Felipe Ponte, professor de Direito da Fundação Getúlio Vargas (FGV), destacou a necessidade de que serviços públicos, como o Bondinho do Pão de Açúcar, sejam submetidos a regras de universalidade e modicidade tarifária. "Você não deve fechá-lo para uso privado, pois estamos falando de um imóvel público. Esse serviço deveria se submeter a regras claras, incluindo limites de tarifa", afirmou Ponte.
A disputa entre a natureza pública ou privada do bondinho remonta ao início do século XX. Inaugurado em 1912, o bondinho foi inicialmente um projeto do engenheiro Augusto Ferreira Ramos, com apoio de empresários e autorização da Prefeitura do Rio. A primeira concessão foi dada em 1909 e renovada várias vezes ao longo do século.
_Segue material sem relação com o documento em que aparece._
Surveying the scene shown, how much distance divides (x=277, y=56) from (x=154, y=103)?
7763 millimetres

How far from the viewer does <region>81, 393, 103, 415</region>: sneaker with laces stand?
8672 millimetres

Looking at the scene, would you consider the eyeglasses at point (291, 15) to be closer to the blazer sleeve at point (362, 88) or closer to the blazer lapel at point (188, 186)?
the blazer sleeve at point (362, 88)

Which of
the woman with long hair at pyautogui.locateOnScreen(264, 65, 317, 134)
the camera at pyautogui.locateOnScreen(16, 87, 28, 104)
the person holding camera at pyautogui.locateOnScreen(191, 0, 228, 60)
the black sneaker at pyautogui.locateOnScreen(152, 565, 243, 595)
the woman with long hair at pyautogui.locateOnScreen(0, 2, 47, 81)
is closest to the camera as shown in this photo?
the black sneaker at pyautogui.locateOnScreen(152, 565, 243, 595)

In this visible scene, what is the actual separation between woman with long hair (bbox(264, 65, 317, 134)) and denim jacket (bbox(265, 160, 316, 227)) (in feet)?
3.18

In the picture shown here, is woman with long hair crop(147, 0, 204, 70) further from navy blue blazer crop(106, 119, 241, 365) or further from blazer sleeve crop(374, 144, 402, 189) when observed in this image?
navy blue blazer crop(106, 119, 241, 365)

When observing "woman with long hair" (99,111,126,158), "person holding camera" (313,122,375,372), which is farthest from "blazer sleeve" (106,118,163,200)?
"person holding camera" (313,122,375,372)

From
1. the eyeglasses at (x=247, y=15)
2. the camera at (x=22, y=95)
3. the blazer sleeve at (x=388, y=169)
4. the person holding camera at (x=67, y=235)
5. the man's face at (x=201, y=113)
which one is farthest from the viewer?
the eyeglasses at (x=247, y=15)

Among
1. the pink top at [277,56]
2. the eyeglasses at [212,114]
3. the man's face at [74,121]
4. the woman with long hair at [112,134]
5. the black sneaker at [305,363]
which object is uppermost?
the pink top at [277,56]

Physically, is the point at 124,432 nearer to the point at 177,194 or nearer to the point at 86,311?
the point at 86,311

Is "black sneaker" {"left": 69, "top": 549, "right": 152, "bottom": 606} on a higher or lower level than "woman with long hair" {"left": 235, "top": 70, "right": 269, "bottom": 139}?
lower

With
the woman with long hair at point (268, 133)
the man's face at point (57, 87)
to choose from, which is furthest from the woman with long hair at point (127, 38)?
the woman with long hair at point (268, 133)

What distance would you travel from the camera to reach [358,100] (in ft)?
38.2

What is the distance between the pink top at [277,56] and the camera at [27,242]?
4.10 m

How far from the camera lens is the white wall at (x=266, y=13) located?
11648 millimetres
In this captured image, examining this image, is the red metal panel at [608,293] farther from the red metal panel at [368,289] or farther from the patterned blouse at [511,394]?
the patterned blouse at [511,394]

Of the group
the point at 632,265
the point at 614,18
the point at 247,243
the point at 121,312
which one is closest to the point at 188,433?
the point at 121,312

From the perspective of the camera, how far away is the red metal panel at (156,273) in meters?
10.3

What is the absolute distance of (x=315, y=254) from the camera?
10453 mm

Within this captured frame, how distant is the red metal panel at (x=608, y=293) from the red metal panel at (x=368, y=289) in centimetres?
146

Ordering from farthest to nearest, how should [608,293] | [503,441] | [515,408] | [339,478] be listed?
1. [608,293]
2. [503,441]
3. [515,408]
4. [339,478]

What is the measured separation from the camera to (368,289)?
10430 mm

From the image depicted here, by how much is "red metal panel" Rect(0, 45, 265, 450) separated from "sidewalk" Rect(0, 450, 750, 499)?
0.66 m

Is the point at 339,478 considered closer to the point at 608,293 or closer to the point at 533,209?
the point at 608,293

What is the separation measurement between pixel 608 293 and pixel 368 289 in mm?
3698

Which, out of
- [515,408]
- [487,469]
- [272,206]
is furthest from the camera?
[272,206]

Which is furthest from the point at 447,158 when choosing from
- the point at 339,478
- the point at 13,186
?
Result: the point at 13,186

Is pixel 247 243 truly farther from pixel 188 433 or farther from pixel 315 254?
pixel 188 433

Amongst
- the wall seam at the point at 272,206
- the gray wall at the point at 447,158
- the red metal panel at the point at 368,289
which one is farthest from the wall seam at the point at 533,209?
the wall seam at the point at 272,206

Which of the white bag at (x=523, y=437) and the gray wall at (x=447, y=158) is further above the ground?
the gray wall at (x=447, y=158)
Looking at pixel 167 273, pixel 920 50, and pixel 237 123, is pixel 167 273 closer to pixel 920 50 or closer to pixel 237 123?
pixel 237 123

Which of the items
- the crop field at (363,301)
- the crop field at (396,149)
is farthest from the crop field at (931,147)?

Em 1999, quando venceu a última concessão, a Prefeitura do Rio abriu uma nova licitação. A Companhia Caminho Aéreo Pão de Açúcar, no entanto, discordou da necessidade de um novo processo e acionou a Justiça, alegando que a atividade tinha caráter turístico e privado. O caso se arrastou por quase duas décadas nos tribunais, até que o Tribunal de Justiça do Rio de Janeiro (TJRJ) decidiu que o serviço deveria ser licitado.
A Justiça argumentou que o bondinho é um meio de transporte público, já que a tarifa era historicamente fixada pela Secretaria de Transportes. "A natureza da relação jurídica à qual a empresa se submeteu há mais de um século não pode ser alterada agora para justificar a apropriação de todo o complexo", sentenciou o tribunal.
Após questionamentos da imprensa, a Prefeitura do Rio informou que dará início aos estudos para a realização de uma nova licitação, com o objetivo de regularizar o serviço e garantir que o bondinho continue operando de acordo com as normas exigidas para concessões públicas.
Enquanto o impasse permanece, o Bondinho do Pão de Açúcar segue como um ponto de debate entre governos e especialistas sobre a gestão de serviços públicos e o equilíbrio entre turismo e transporte na cidade do Rio de Janeiro.